Ketiga, amat penting menentukan pembiayaan tersebut harus dibebankan kepada siapa. Karena belum tentu juga harus dibebankan semua kepada pemerintah. Tentu ada skema-skema pembiayaan lainnya yang bisa didorong dan bisa mengikutsertakan pihak swasta dan juga ada pembiayaan-pembiayaan di luar APBN dan seterusnya.
Jadi walaupun memang biayanya besar tetapi kalau concern Pak JK karena hal itu dibebankan kepada APBN maka tentu bisa dicarikan jalan keluarnya. Barangkali bisa melalui public private partnership atau melewati KPBU atau melalui yang lainnya. (pso)
Aksi terpenting untuk membereskan masalah pembangunan LRT dan infrastruktur lainnya adalah audit investigasi. Ini karena pelaksanaan pembangunan dilakukan melalui sistem tunjuk langsung.
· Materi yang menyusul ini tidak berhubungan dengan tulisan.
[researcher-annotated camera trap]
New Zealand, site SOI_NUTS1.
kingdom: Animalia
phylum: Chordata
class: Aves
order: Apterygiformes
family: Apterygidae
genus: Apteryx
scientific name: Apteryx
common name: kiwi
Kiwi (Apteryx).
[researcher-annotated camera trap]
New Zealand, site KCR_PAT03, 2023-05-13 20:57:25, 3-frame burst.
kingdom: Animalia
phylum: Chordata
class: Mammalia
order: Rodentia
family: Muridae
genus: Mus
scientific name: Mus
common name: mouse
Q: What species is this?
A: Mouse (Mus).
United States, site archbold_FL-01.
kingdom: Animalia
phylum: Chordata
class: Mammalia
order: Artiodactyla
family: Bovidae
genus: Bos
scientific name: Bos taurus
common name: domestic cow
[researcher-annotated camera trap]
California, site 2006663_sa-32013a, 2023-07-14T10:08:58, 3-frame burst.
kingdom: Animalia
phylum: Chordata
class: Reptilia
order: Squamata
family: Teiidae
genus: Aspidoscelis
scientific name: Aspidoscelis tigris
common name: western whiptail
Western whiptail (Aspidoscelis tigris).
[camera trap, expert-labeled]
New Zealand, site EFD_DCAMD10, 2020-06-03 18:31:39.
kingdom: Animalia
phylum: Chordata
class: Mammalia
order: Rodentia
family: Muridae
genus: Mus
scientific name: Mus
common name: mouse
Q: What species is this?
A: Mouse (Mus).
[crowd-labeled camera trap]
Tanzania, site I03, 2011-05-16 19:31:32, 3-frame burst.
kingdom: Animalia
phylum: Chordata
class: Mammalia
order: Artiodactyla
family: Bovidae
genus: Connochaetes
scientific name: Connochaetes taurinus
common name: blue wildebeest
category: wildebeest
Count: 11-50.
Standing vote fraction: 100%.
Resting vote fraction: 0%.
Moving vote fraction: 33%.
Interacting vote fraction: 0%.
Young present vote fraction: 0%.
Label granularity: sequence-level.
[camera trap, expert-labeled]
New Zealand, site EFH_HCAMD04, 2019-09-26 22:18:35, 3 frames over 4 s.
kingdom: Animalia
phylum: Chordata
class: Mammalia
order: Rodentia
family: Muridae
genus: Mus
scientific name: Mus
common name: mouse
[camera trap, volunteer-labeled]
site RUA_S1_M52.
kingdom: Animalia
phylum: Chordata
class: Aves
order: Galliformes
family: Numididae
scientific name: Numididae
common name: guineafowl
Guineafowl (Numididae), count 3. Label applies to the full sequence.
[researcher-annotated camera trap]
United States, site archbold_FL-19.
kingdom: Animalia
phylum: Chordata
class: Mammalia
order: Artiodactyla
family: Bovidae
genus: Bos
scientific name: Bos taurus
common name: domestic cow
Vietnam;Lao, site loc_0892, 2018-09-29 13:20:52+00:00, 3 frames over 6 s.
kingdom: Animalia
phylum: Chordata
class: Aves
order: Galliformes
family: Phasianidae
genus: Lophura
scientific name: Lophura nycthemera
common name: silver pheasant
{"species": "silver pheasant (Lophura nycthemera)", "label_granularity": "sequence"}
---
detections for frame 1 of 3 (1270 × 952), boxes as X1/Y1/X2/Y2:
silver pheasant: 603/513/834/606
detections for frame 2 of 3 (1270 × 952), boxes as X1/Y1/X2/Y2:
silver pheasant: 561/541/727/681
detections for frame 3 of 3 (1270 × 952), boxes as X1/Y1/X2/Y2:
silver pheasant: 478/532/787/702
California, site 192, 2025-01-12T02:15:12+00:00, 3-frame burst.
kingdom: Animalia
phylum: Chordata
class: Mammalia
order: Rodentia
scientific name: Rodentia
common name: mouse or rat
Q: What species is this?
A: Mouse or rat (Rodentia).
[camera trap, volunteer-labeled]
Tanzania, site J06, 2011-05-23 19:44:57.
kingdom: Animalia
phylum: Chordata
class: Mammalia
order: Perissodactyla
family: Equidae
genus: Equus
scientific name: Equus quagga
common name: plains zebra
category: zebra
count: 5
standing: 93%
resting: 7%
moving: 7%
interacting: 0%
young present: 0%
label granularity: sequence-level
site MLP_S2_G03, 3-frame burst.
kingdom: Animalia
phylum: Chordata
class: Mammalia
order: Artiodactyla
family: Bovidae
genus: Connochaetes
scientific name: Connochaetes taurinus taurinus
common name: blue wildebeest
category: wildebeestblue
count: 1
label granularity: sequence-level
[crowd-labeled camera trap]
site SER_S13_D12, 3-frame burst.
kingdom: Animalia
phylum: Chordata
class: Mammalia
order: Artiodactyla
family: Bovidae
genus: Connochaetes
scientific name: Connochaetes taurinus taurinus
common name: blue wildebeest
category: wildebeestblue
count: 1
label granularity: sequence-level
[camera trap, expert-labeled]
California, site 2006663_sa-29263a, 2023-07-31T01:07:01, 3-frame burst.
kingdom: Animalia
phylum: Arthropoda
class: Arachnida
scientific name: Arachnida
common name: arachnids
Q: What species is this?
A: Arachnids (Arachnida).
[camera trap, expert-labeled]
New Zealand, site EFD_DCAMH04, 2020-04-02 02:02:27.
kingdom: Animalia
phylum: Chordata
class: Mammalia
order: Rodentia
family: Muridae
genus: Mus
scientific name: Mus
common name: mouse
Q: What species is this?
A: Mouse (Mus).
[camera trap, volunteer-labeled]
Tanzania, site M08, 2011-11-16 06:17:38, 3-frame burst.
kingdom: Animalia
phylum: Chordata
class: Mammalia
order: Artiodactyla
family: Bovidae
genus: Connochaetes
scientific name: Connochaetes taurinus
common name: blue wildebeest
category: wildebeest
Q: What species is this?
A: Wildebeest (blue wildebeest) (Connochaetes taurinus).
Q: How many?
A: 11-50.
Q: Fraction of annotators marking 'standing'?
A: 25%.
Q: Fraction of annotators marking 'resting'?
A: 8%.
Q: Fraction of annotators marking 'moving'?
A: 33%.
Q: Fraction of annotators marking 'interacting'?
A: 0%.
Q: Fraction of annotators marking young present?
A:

Akibatnya apakah perusahaan yang ditunjuk benar-benar menawarkan yang terbaik dari sisi kualitas sampai sekarang masih misterius.
Sistem tunjuk langsung untuk pembangunan infrastruktur adalah tindakan ceroboh karena menelan biaya sangat besar dan untuk kepentingan umum. Maka seharusnya seleksi harus dilakukan secara ketat agar hanya perusahaan terbaik menjadi pelaksana pembangunan. Perusahaan yang mampu membuat perencanaan secara lengkap dan matang.
Perencanaan pembangunan LRT Jabodetabek jelas amburadul. Bayangkan, pelaksanaannya beberapa kali bermasalah dan mengalami pembengkakan biaya karena perhitungan investasi oleh kontraktor meleset. Jadwal pembangunanya juga kerap berubah.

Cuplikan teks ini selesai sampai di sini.